Anemia is a frequent consequence of cancer and the use of chemotherapy. This anemia of chemotherapy responds to the use of recombinant human erythropoietin, with a number of studies demonstrating significant improvements in hemoglobin levels.[18,19] The development of anemia in cancer patients and its subsequent treatment with erythropoietin is strongly associated with quality of life. Two large, multicenter trials demonstrated that increasing hemoglobin levels were associated with a significant improvement in energy level, activity level, functional status, and overall quality of life.[20,21] These studies show a clear benefit for the treatment of anemia in enhancing quality of life and decreasing symptoms of fatigue. However, these studies used qualitative end points (ie, questionnaire, self-reported fatigue) and no direct measure of functional status.

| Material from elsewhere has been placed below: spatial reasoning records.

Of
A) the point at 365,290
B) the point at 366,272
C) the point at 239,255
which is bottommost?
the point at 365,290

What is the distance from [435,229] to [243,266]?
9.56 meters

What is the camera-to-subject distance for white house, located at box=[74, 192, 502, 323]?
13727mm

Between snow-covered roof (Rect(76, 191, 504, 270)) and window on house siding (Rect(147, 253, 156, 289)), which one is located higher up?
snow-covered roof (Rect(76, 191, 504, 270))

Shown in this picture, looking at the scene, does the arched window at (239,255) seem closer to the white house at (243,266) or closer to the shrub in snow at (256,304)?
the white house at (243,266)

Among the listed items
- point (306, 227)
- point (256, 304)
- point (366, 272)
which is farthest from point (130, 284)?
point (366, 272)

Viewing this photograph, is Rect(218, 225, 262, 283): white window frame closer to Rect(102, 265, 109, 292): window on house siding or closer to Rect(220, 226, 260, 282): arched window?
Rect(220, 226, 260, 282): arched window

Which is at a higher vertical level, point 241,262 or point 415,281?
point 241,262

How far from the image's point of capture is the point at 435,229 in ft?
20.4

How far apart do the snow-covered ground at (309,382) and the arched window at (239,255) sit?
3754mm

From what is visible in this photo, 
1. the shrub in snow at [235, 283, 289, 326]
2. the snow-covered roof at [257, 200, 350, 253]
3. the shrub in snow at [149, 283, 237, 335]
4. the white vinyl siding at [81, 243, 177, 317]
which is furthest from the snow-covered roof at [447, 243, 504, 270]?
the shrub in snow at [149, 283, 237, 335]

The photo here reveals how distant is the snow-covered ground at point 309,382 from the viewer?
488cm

While there are very few studies in cancer patients examining the effects of both correcting anemia and exercise training, there is evidence of improvements in functional capacity by increasing hemoglobin levels in hemodialysis patients. Lundin demonstrated a 50% (± 0.9%) increase in VO2max when recombinant human erythropoietin was used to increase hemoglobin levels from an average 7.1 (± 1.4) to 9.8 (± 2.1) g/dL in men and women undergoing hemodialysis. Metra also demonstrated a significant improvement in VO2max in severely anemic hemodialysis patients after use of recombinant human erythropoietin. Akiba, too, described such a study in patients receiving hemodialysis.
VO2max was measured in anemic dialysis patients before and following treatment with erythropoietin. The patients experienced a significant increase in aerobic capacity (approximately 20% improvement). The patients were then divided into a 3-month aerobic exercise training and sedentary control group. Those patients randomized to the control group demonstrated a decrease in VO2max (despite unchanged hemoglobin levels), while those participating in exercise showed a significant and substantial increase in exercise capacity. These results demonstrated that erythropoietin can result in improved function, but some of the decreased VO2max and functional capacity seen in these patients was because of inactivity.
In one of the few studies examining the effects of anemia and cancer on exercise capacity, Daneryd examined 108 selected cancer patients experiencing involuntary weight loss. They randomized these patients to recombinant human erythropoietin (epoetin alfa [Epogen, Procrit]) or indomethacin (Indocin) treatment. While there was no difference in mortality between the two groups, the patients treated with erythropoietin did not become anemic and preserved their exercise capacity. The patients who did not receive erythropoietin demonstrated a significant decrease in hemoglobin and a concomitant decrease in VO2max and functional capacity. These investigators concluded "the institution of early and prophylactic erythropoietin treatment to patients with progressive cancer prevents development of tumor-induced anemia. This achievement was associated with a better preserved exercise capacity, which is explained in part by improved whole-body metabolic and energy efficiency during work load."
This study demonstrates the importance of maintaining or improving hemoglobin levels to prevent a decrease in functional capacity in men and women with cancer.